Gegenüber der Wohnung von Stella und Emanuel Rudas im zweiten Bezirk befand sich im Sommer 2020 eine leerstehende, ehemalige Libro Filiale. Da hatten die Kuratorin und der Kulturmanager  eine Idee. Sie kontaktierten den Eigentümer und starteten ein Projekt: Die Leerstand Gallery in der Praterstraße. Für einen Monat verwandelten sie die leeren Räume in dem großzügigen Geschäftslokal in eine Galerie.

Das Konzept der Leerstand Gallery war geboren. Und ging mit März 2021 bereits in die zweite Runde. Nach der ehemaligen Libro Fililale im zweiten Bezirk,  bespielen Stella und Emanuel Rudas das Erdgeschoß von „The Ambassy“, ein Neubau im dritten Bezirk. Warum sie Gefallen an den unterschiedlichen Locations finden? „Ich lasse mich gerne auf einen neuen Raum ein“, sagt Stella Rudas. Die Räume würden die Ausstellungen mitkuratieren, neue Orte künstlerische Projekte befruchten – und das mache es besonders spannend.
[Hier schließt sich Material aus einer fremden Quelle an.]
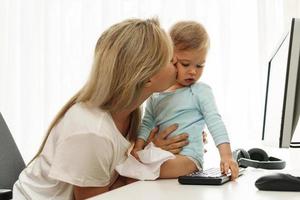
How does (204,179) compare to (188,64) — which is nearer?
(204,179)

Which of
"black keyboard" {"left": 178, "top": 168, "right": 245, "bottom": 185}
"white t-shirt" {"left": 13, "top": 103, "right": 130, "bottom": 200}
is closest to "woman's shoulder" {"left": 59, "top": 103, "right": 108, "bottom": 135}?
"white t-shirt" {"left": 13, "top": 103, "right": 130, "bottom": 200}

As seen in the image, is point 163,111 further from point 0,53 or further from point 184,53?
point 0,53

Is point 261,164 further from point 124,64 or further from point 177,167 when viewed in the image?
point 124,64

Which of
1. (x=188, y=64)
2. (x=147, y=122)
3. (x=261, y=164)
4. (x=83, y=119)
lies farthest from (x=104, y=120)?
(x=261, y=164)

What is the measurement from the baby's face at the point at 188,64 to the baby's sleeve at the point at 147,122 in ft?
0.41

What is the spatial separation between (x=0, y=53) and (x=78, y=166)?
171cm

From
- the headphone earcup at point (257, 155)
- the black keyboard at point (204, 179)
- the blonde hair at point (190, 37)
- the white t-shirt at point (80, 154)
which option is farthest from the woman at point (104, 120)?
the headphone earcup at point (257, 155)

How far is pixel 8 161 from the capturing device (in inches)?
51.9

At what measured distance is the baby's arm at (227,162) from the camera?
1147 mm

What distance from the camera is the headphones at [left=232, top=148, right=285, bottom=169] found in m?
1.49

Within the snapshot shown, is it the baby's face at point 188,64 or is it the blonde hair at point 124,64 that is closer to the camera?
the blonde hair at point 124,64

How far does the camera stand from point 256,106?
242cm

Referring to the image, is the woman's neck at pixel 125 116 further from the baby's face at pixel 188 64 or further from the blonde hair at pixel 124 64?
the baby's face at pixel 188 64

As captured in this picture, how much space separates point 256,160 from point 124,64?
2.16ft
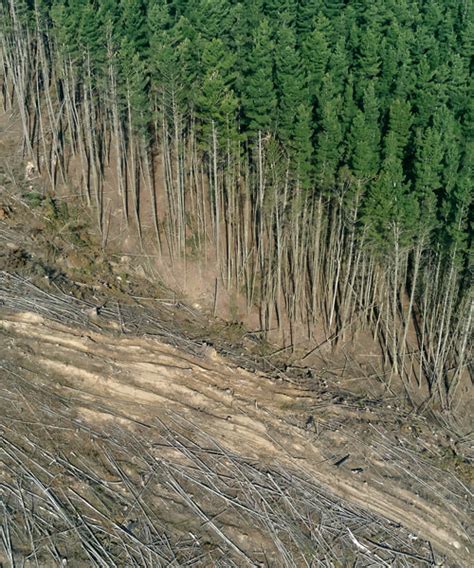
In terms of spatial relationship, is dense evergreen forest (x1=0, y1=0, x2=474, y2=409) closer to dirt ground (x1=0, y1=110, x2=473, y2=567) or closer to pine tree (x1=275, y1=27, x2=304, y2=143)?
pine tree (x1=275, y1=27, x2=304, y2=143)

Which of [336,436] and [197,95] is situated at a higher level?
[197,95]

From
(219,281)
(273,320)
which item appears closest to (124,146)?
(219,281)

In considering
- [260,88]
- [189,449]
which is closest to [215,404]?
[189,449]

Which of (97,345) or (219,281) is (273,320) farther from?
(97,345)

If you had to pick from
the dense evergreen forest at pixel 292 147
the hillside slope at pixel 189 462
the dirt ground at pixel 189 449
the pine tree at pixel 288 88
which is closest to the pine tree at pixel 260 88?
the dense evergreen forest at pixel 292 147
Bereits sehr bekannte KünstlerInnen werden in der Galerie auf Zeit neben jungen Talenten gezeigt. Waren es in der ehemaligen Libro-Filiale auch Nitsch, Brus und von Samsonow sind es in „The Ambassy“ neben Erwin Wurm auch Jonathan Messe, Xue Mu, Hanakam & Schuller und Oliver Hölzl.

Das Thema der zweiten Auflage: “Bleibt Alles Anders? Strategien zur Realität”. Im Mittelpunkt stehen zentrale Fragen unseres nun schon seit einem Jahr von Corona geprägten Alltags. Das Ausstellungskonzept wurde diesmal noch um eine “Residency” erweitert: Die chinesische Künstlerin Xue Mu, die aktuell in Rotterdam unterrichtet, verbrachte auf Einladung von Rudas einen Monat in Wien. Das besondere daran: Sie arbeitete im Rohbau, der dann zur Ausstellungsfläche wurde.

Vorraussichtlich geöffnet ab 4.Mai (max. 7 BesucherInnen)
Di – Sa: 14 bis 19 Uhr
Leerstands Gallery “The Ambassy”: Bleibt alles anders?
Beatrixgasse 27, 1030 Wien
www.leerstand.gallery

Für Kunsthungrige, die die Lockerungen für den Kulturbereich nicht erwarten können, kann sich bereits jetzt ein Spaziergang in die Beatrixgasse lohnen. Abends sind die Räume so beleuchtet, dass man auch von außen gut “fensterln” kann. Oder in anderen Worten ausgedrückt: Man sieht gut in den ersten Raum hinein.